Science doesn’t require unanimity. The fact that some people disagree is normal, but it’s not a scientific question. This “controversy” is accepted as settled by the scientific community because there have been dozens of phylogenetic analyses of this question [which use the principle of classification based on descent] and they all come to the same conclusion. In contrast, the opponents have no phylogenetic analyses on their side, so there’s nothing positive for other scientists to evaluate.

What is the evidence that birds are descended from dinosaurs? 

In the early 1970s, John Ostrom, one of my advisers at Yale, figured out that there were a lot of detailed similarities between Archaeopteryx, the first known bird, and the small carnivorous dinosaurs he’d been studying, called theropods. In the intervening years, people kept finding more and more evidence of an evolutionary link, and every new discovery supported that idea, right down to the recent findings of feathered dinosaurs sitting on nests with eggs.

Jacques Gauthier, who was one of my grad students in the ‘80s, and I wrote a paper describing the action that these little carnivorous dinosaurs used for reaching out and grabbing. It’s a very unusual motion. They’re the only animals that can do this; they have a funny wrist joint that only these dinosaurs and birds have. We showed how it evolved and how that grabbing motion is kinematically equivalent to a flight stroke. To me, this business with the wrist and the hand is really important. It’s both the key to the adaptation of flight and another piece of evidence for their evolutionary relationship.

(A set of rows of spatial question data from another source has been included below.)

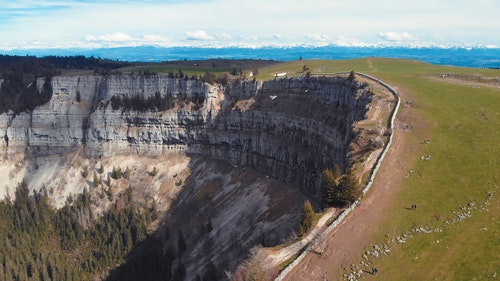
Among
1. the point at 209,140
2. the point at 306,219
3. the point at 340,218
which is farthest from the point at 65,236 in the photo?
the point at 340,218

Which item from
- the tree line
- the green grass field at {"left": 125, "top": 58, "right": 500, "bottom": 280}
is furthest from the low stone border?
the tree line

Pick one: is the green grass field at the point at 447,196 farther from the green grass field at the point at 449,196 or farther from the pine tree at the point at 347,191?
the pine tree at the point at 347,191

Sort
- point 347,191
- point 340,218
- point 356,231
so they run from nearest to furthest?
point 356,231 → point 340,218 → point 347,191

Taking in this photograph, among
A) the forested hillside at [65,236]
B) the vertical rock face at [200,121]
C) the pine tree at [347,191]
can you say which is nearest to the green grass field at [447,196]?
the pine tree at [347,191]

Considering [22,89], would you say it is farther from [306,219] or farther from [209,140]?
[306,219]

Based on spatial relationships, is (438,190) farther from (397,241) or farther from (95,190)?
(95,190)

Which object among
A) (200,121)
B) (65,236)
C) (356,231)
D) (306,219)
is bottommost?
(65,236)
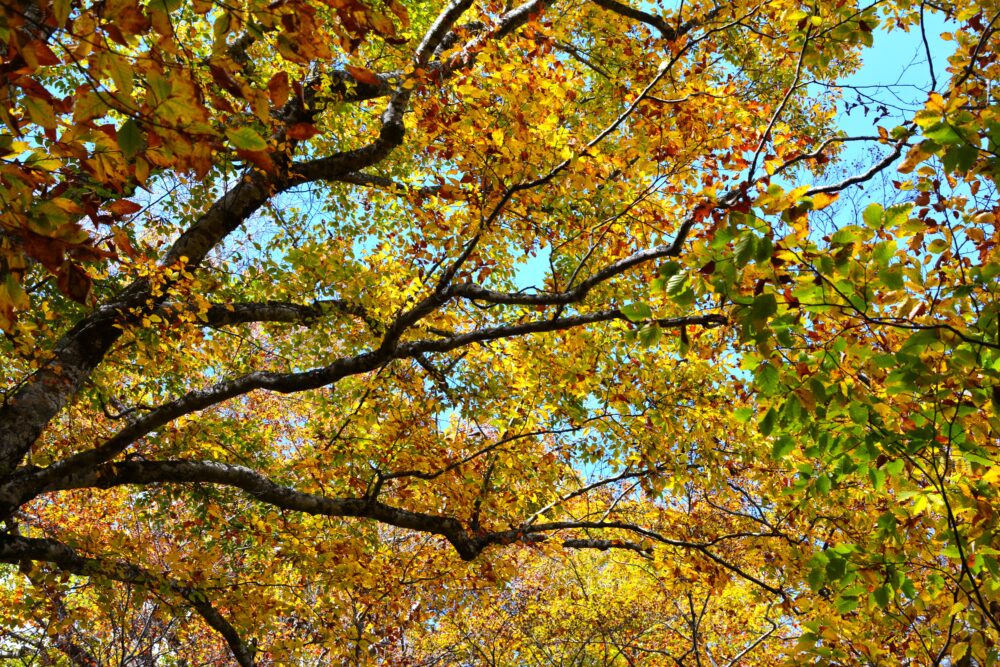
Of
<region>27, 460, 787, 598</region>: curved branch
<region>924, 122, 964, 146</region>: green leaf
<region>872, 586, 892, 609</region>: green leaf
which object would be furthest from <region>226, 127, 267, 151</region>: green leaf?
<region>27, 460, 787, 598</region>: curved branch

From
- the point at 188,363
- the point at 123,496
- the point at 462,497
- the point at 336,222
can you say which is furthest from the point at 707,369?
the point at 123,496

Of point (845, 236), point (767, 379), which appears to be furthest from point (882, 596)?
point (845, 236)

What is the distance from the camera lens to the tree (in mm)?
2062

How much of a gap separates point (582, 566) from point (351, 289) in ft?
24.5

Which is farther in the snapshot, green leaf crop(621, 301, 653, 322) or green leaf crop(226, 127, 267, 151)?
green leaf crop(621, 301, 653, 322)

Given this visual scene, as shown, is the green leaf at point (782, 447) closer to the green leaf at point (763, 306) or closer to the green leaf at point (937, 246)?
the green leaf at point (763, 306)

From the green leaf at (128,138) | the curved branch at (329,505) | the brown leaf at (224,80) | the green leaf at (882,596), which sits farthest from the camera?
the curved branch at (329,505)

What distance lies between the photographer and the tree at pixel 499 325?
206 cm

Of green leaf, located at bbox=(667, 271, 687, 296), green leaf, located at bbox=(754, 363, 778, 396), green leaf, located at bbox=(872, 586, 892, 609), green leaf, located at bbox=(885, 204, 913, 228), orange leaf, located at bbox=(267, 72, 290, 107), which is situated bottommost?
green leaf, located at bbox=(872, 586, 892, 609)

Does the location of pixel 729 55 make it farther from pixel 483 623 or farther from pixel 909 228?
pixel 483 623

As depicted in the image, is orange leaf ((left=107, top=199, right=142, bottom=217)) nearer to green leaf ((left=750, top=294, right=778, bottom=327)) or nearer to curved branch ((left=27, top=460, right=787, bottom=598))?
green leaf ((left=750, top=294, right=778, bottom=327))

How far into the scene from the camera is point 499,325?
4676 millimetres

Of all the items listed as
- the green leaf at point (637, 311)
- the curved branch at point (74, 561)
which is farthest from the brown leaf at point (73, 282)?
the curved branch at point (74, 561)

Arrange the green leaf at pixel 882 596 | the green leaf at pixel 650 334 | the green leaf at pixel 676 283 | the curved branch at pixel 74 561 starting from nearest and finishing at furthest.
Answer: the green leaf at pixel 676 283 < the green leaf at pixel 882 596 < the green leaf at pixel 650 334 < the curved branch at pixel 74 561
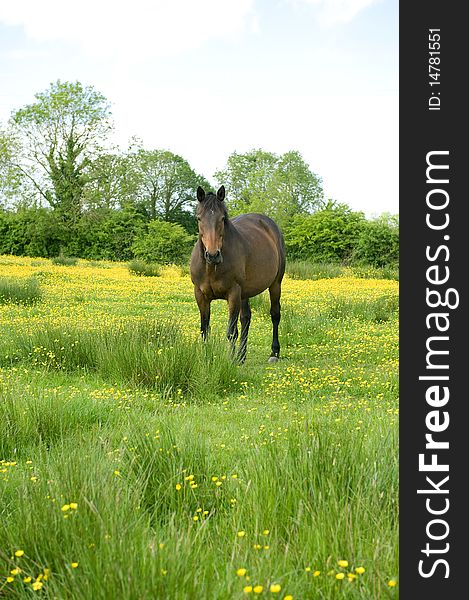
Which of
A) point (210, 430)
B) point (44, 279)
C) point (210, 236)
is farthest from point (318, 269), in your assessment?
point (210, 430)

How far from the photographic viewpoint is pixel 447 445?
189cm

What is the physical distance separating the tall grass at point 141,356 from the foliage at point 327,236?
26417mm

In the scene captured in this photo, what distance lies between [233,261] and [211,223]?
0.99m

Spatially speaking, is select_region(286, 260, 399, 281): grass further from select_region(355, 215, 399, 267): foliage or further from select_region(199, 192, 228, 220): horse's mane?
select_region(199, 192, 228, 220): horse's mane

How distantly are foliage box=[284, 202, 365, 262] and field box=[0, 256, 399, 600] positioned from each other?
27.2 metres

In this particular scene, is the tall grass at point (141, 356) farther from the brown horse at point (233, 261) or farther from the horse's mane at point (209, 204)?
the horse's mane at point (209, 204)

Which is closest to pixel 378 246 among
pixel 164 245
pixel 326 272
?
pixel 326 272

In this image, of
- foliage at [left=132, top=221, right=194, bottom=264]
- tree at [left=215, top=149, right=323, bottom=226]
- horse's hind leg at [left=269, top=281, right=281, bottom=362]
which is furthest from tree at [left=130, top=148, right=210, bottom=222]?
horse's hind leg at [left=269, top=281, right=281, bottom=362]

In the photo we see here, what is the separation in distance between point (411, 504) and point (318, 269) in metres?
23.3

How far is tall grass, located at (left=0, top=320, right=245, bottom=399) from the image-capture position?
6539 mm

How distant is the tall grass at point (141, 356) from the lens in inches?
257

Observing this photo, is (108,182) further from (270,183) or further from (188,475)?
(188,475)

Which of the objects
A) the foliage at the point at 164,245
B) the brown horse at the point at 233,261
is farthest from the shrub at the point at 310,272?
the brown horse at the point at 233,261

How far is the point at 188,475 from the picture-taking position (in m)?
3.60
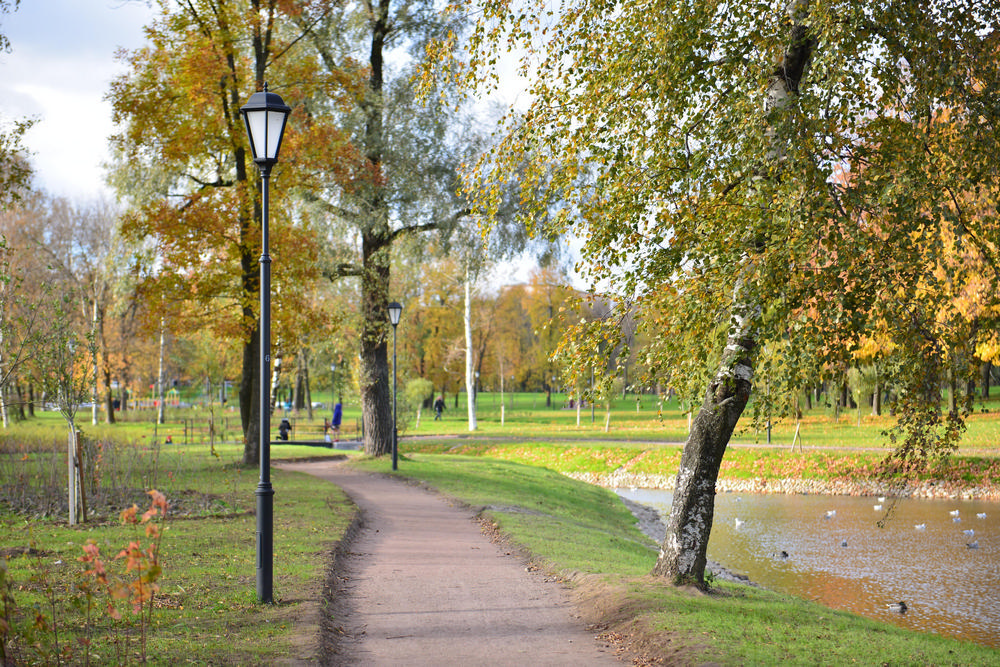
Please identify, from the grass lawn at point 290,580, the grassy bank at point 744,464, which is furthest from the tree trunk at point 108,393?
the grass lawn at point 290,580

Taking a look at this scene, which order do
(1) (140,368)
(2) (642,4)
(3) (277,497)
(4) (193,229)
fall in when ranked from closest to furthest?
(2) (642,4) < (3) (277,497) < (4) (193,229) < (1) (140,368)

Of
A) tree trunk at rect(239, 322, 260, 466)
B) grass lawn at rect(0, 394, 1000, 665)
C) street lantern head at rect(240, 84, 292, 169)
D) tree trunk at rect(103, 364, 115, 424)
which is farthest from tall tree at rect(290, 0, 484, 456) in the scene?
tree trunk at rect(103, 364, 115, 424)

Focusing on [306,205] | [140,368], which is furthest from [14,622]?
[140,368]

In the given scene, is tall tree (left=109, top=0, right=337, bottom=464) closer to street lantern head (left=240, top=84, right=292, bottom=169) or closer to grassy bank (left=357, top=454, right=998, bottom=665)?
grassy bank (left=357, top=454, right=998, bottom=665)

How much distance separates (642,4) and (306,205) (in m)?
14.5

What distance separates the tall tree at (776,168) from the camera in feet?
18.2

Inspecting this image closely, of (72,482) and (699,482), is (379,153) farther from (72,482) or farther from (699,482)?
(699,482)

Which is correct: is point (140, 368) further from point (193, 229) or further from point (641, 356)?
point (641, 356)

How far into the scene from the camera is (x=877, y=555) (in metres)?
13.9

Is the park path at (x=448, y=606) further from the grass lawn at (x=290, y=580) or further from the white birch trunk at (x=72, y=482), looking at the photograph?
the white birch trunk at (x=72, y=482)

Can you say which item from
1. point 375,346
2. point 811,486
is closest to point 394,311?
point 375,346

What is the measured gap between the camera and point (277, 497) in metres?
13.7

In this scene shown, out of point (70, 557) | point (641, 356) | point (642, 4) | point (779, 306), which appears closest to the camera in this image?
point (779, 306)

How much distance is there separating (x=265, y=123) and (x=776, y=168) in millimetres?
4316
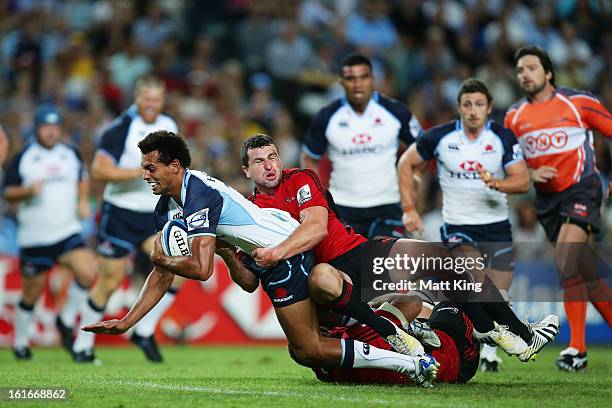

The discovery that birds came from dinosaurs is really one of the more important discoveries in biology in the 20th century. Moreover, birds are not just evolved from dinosaurs; by inclusion they are dinosaurs.

Why should we care where birds came from? 

I think it’s great news that birds are dinosaurs. It means that dinosaurs aren’t technically extinct! Thousands of dinosaur species are still alive: we call them birds. Lowell Dingus and Tim Rowe, two of our former graduate students, wrote a book on bird evolution called The Mistaken Extinction. And it’s great news that we humans are also apes, that we’re primates, we’re mammals. It gives us a feeling of the unity of living things–which we now know share a common DNA and RNA structure, and so much more. Many scientists and others who study evolution, including very religious people, are very much sustained by the thought that there is a unity of living things. Darwin saw this completely. As he said in the last paragraph of The Origin of Species: “There is grandeur in this view of life.”